An diesem Image ist allerdings kräftig gekratzt worden. Danach erscheint Liddell Harts Reputation wesentlich durch Eigenwerbung erworben. Und er stellt sich uns nun als selbst für einen Engländer zu spleenig dar, hatte er doch nicht nur ein Faible für Damenmode, sondern auch für die entsprechende Unterwäsche.
Unterseher unternimmt es trotzdem herauszufiltern, was am Werk des Briten Bestand hat. Nicht die epigonalen Elogen auf weitreichende Panzerangriffe sind es, sondern seine differenzierten Arbeiten über eine stabile Verteidigung, die nicht provoziert und so zur Kriegsvermeidung beiträgt. Aus Opportunismus stand Liddell Hart aber nicht klar zu dieser Leistung.
Trotz konzeptionellem Hin und Her ging es ihm, so Unterseher, letztlich um die Minimierung menschlichen Leides: Blitzkrieg, um das endlose Schlachten à la Erster Weltkrieg zu vermeiden – stabile Abwehr, um Krieg unwahrscheinlicher zu machen.

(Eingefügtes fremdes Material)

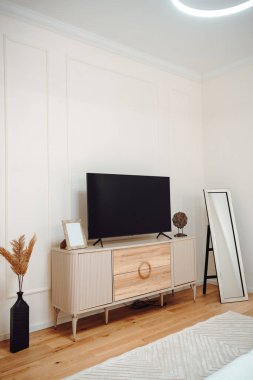 master bedroom with modern design, furniture, wooden coffee tables, plaid, pillows, tropical plants and elegant personal accessories in stylish home decor. Neutral bedroom design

Notiz für den deutschen Stammtisch: Die Maginotlinie wurde nicht direkt angegriffen, sondern durch kaum geschütztes Gebiet umgangen, das zu Gunsten einer sinnlos offensiven Konzentration der britisch-französischen Kräfte von diesen preisgegeben worden war.

Lutz Unterseher: Eisenbahn und Krieg. Theorie und Praxis von Friedrich Engels, Helmuth von Moltke, William Sherman, Lit Verlag, Berlin-Münster-Wien-Zürich-London 2017, 112 Seiten, 29,90 Euro.

Ders.: Militärtheoretiker im Fadenkreuz: Liddell Hart und das Gewicht der Kritik, Lit Verlag, Berlin-Münster-Wien-Zürich-London 2018, 104 Seiten, 29,90 Euro.